Deforestation rates in the Brazilian Amazon have dropped by 70% over the past 5 years, due to a change in attitude in the Government, famers and cattle owners (see a really interesting podcast by Justin Rowlatt of the BBC, who investigates this deforestation rate drop by talking to farmers, politicians and environmental organisations in associated with this scheme in Brazil - http://www.bbc.co.uk/iplayer/episode/p00mmnqv/Business_Daily_Saving_the_Brazilian_Amazon/). As deforestation continued on Easter Island, instead of seeking to improve the complex political system that allowed the settlement of 7000 people on one of the most inhabitable places on Earth, the islanders overthrew the political system. The ‘birdman’ cult was then created, and was (according to legends) fuelled by competition and warfare between tribes, rather than being a peaceful complex political system.

New sustainable businesses (funnily enough, one of the biggest new sustainable business from the Amazon in Brazil is the production of Rainforest friendly condoms, which kills two birds in one stone as it also reduces population expansion!), changing attitudes of farmers, better monitoring through satellites, and pressure and campaigns by pressure groups were all part of saving the Brazilian Rainforest. Could Easter have survived deforestation if they had similar policies and thinking to Brazil’s? I’ll let you decide that one!

The sustainable businesses from the Brazilian Amazon highlights the success of sustainable development, and this has not stopped in just Brazil. There are plenty of successful sustainable development stories and schemes around the world. Lastly there are numerous population growth policies, some successful and others not - China’s one child policy is a well-known example of a country trying to curb its population expansion.

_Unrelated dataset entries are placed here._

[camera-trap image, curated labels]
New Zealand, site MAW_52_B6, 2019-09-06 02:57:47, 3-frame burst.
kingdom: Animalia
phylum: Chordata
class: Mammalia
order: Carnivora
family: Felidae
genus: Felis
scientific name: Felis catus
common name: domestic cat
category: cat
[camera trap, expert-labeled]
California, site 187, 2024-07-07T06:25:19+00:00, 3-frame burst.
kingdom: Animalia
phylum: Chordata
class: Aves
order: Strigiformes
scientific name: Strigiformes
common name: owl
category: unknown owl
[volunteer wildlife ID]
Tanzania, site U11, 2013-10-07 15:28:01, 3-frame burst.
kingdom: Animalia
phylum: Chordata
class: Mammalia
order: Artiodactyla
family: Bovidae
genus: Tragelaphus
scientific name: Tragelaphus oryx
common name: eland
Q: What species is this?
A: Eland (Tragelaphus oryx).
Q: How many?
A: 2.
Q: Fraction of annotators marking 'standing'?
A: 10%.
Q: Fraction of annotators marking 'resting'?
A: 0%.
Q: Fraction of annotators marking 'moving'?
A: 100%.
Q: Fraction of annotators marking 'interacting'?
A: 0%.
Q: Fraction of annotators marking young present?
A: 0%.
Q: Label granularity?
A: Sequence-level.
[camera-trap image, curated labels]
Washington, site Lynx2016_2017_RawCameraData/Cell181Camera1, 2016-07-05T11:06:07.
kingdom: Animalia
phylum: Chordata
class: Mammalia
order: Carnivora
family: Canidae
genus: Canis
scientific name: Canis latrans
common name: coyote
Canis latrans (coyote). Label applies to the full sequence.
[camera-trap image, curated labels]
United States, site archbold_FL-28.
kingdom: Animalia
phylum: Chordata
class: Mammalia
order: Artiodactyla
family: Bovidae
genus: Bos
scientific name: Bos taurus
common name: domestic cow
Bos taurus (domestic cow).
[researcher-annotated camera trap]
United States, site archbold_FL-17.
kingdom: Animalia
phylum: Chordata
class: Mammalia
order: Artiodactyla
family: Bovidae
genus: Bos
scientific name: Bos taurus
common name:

So to conclude this post, yes, we do have many lessons to learn from Easter Island, and it all boils down to policies and decision-making. Even if you do not believe that the ‘ecocide’ theory is correct, and that deforestation, resource depletion and population expansion caused Easter’s demise, what is the harm in believing that we can learn from Easter Island? There is no doubt we are facing many environmental problems today, so if Easter is used a ‘scare tactic’ to kick out society into gear, so what if you believe in the ecocide theory? At the end of the day, if it helps us to face, and make decisions on how to improve some our environmental problems, then we should let it.